#### [Exercise requirements]
Render into French the following sentence from the passage on Elmer Keith's guns: "Keith, born in Missouri in 1899, moved with his family to Montana as a young boy."

#### [Document segment]
☆ ☆ ☆ ☆ ☆

Simply put, Elmer Keith is a legend in the handgunner community. He was instrumental in the development in the .357 magnum, 41 magnum, and .44 magnum cartridges, and left an ample body of writing about his hunting, cartridge experimentation, custom gun modifications, and numerous firearms of his era.

A mentor and ally to many, Elmer Keith was also a lifelong student and collector of guns. These Elmer Keith guns: a Colt Model 1851 Navy, a pre-29 Smith & Wesson, an inscribed and engraved Smith & Wesson Model 1917, a factory game scene engraved Victor Sarasqueta double rifle, and a Ruger Old Model Blackhawk single action revolver will cross the podium along with many other high conditioned, historic, and beautiful firearms Dec. 8-10 at Rock Island Auction Company’s inaugural Premier Auction at its new Bedford, Texas location.

Elmer Keith Guns: Colt Navy

Keith wrote in his book “Sixguns” that he learned to shoot handguns with the Colt Navy (Model 1851). “When a boy, our best small game revolver was an old .36 Navy Colt 1851 model. It accounted for a great many grouse, sage hens and rabbits, both big Montana jacks and cottontails.”

He expanded further on the Colt Navy. “Its grip was perfect for most men, and while smaller, it was much the same shape as the old Walker grip. In fact Colt pistols show little change in grip shape from the 1847 Walker on down to the Colt’s S.A. Army, manufactured up to the second world war. No other grip will absorb the recoil of a heavily loaded revolver with less punishment to the hand, as it simply turns up in the hand in recoil, allowing the thumb to come up over the hammer for a quick repeat shot. This design was excellent for cavalrymen and both safe and fast when a recalcitrant horse had to be managed at the same time.”

Keith, born in Missouri in 1899, moved with his family to Montana as a young boy. He knew Civil War veterans and gunfighters. Sometimes the two intersected, like Confederate Major R.E. Stratton who served in the 1st Texas Regiment during the Civil War. He carried a pair of Colt Navy revolvers serving under Robert E. Lee and as he rode the West, Keith wrote.

“I bought one of them from him and when I asked him what became of the mate to it, he wrote me that he lost it, along with his left arm in a gun fight in Cheyenne, Wyoming and that I might possibly find it in or around Cheyenne somewhere.”

Elmer Keith’s Colt Navy is well documented and features Keith’s name lightly inscribed on the barrel and classic Germanic scroll factory engraving along with a bird’s head on the left side of the barrel and floral blooms throughout. It has a raised relief carved steer head on the left side grip. The gun has been displayed at the Elmer Keith Museum in Boise, Idaho, and was part of the “Handloader Magazine” article “Elmer Keith Museum: Tribute to a Legend.”

☆ ☆ ☆ ☆ ☆

#### [Given information]
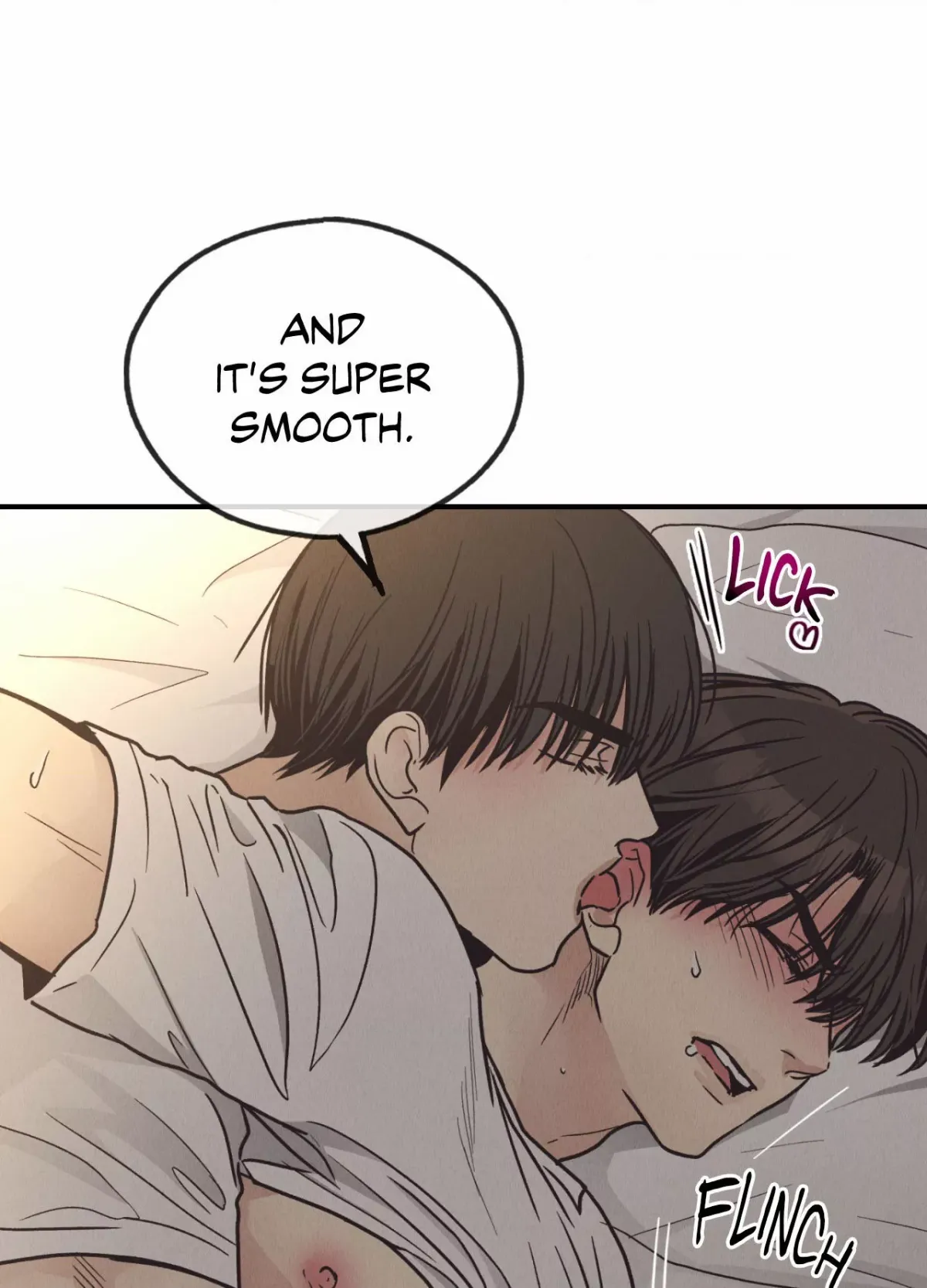 Read Payback chapter 63 image 50 on Lezhin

☆ ☆ ☆ ☆ ☆

#### [Response for this exercise]
Keith, né dans le Missouri en 1899, s'est installé avec sa famille dans le Montana lorsqu'il était encore un jeune garçon.